==== Supplied material
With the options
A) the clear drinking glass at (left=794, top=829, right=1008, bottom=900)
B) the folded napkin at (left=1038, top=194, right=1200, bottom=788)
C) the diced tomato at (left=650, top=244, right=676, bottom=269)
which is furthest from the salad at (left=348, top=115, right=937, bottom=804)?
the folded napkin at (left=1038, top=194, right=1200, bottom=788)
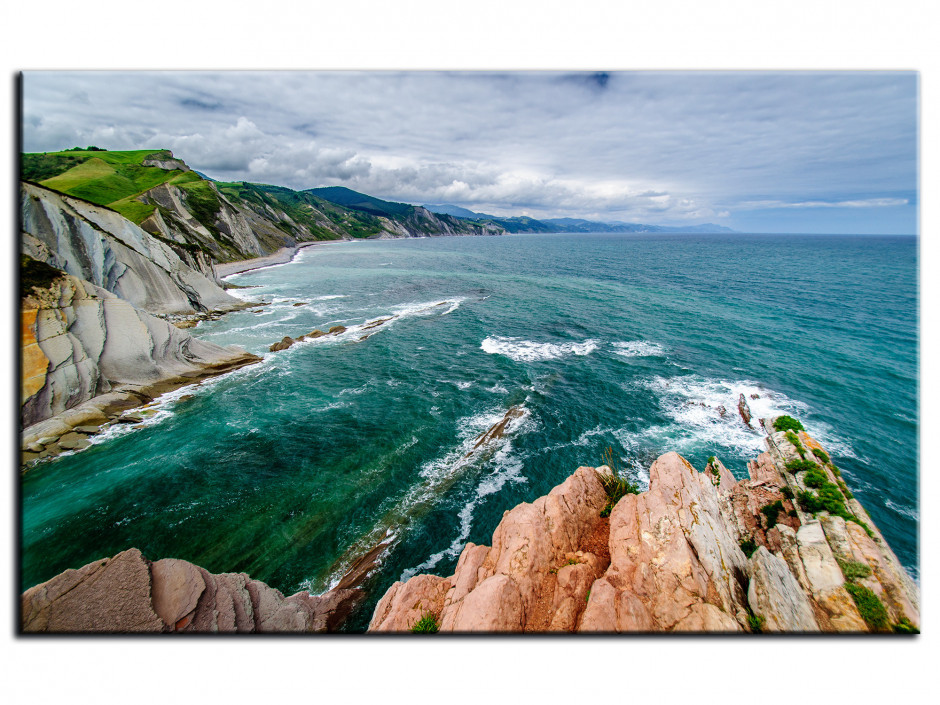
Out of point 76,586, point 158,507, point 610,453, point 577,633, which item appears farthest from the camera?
point 610,453

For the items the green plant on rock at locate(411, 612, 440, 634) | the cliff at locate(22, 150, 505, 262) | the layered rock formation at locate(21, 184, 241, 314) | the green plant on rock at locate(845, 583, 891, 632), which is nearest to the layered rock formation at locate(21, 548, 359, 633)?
the green plant on rock at locate(411, 612, 440, 634)

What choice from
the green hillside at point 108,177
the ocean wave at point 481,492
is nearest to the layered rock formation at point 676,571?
the ocean wave at point 481,492

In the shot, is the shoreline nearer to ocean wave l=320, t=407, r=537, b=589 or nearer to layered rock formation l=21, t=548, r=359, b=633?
ocean wave l=320, t=407, r=537, b=589

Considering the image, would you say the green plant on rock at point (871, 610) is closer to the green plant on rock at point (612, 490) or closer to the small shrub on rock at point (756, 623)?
the small shrub on rock at point (756, 623)

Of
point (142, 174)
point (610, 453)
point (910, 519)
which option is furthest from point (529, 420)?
point (142, 174)

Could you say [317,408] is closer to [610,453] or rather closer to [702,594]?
[610,453]

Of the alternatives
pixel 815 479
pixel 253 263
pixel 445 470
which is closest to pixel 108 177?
pixel 253 263
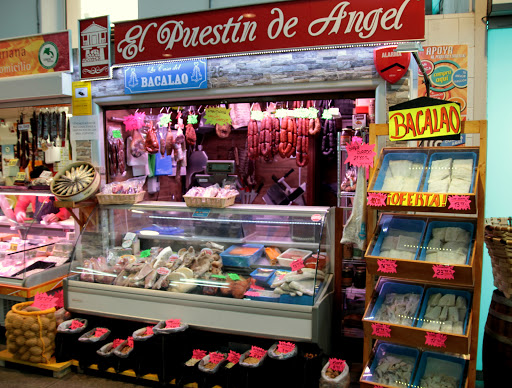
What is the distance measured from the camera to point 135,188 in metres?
4.77

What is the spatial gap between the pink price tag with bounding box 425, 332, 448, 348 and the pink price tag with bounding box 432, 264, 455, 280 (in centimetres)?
40

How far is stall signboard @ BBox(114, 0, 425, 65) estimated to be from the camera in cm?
394

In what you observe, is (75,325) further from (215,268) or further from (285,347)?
(285,347)

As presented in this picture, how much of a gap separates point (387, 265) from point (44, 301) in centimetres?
344

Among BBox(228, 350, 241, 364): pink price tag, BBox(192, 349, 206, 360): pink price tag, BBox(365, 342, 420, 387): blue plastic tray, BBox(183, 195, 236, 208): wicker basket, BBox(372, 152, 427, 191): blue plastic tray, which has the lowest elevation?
BBox(192, 349, 206, 360): pink price tag

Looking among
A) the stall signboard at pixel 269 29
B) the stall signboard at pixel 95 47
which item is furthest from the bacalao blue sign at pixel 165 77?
the stall signboard at pixel 95 47

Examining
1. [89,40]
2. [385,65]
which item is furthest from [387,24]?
========
*What to work on*
Copy all of the data above word for word, leaving out the pictures.

*Solution to this exercise*
With the options
A) the clear drinking glass at (left=794, top=829, right=1008, bottom=900)
B) the folded napkin at (left=1038, top=194, right=1200, bottom=788)
C) the diced tomato at (left=650, top=244, right=676, bottom=269)
which is furthest from the salad at (left=348, top=115, right=937, bottom=804)?
the folded napkin at (left=1038, top=194, right=1200, bottom=788)
Out of point 76,586, point 158,507, point 610,453, point 577,633, which item appears farthest from the camera?
point 610,453

For the items the green plant on rock at locate(411, 612, 440, 634) | the cliff at locate(22, 150, 505, 262) | the layered rock formation at locate(21, 184, 241, 314) | the green plant on rock at locate(845, 583, 891, 632), which is nearest to the layered rock formation at locate(21, 548, 359, 633)?
the green plant on rock at locate(411, 612, 440, 634)

What choice from
the green hillside at point 108,177
the ocean wave at point 481,492
is nearest to the layered rock formation at point 676,571?
the ocean wave at point 481,492

In the shot, is the shoreline nearer to ocean wave l=320, t=407, r=537, b=589 or nearer to layered rock formation l=21, t=548, r=359, b=633?
ocean wave l=320, t=407, r=537, b=589

Considering the image, would you say the green plant on rock at point (871, 610) is closer to the green plant on rock at point (612, 490) or closer to the small shrub on rock at point (756, 623)?
the small shrub on rock at point (756, 623)

Of
point (142, 174)
point (610, 453)
point (910, 519)
which option is furthest from point (529, 420)?
point (142, 174)

Could you say [317,408] is closer to [610,453] or rather closer to [702,594]?
[610,453]

Of the alternatives
pixel 815 479
pixel 253 263
pixel 445 470
which is closest to pixel 108 177?
pixel 253 263
What is the distance measured from the camera to point 135,188 in metres?
4.77

What is the spatial gap between the pink price tag with bounding box 425, 332, 448, 348 and the pink price tag with bounding box 432, 264, 455, 280 (in centimetres)?
40

How far is stall signboard @ BBox(114, 0, 425, 65) estimated to be from the camera in cm?
394

In what you observe, is (75,325) further from (215,268) or further from (285,347)?
(285,347)

As presented in this picture, how much of a gap separates point (387, 265) from point (44, 301) in centimetres?
344

Among BBox(228, 350, 241, 364): pink price tag, BBox(192, 349, 206, 360): pink price tag, BBox(365, 342, 420, 387): blue plastic tray, BBox(183, 195, 236, 208): wicker basket, BBox(372, 152, 427, 191): blue plastic tray, which has the lowest elevation?
BBox(192, 349, 206, 360): pink price tag

Looking among
A) the stall signboard at pixel 269 29
B) the stall signboard at pixel 95 47
which item is furthest from the bacalao blue sign at pixel 165 77?
the stall signboard at pixel 95 47

Examining
1. [89,40]
2. [385,65]
which item is furthest from [387,24]?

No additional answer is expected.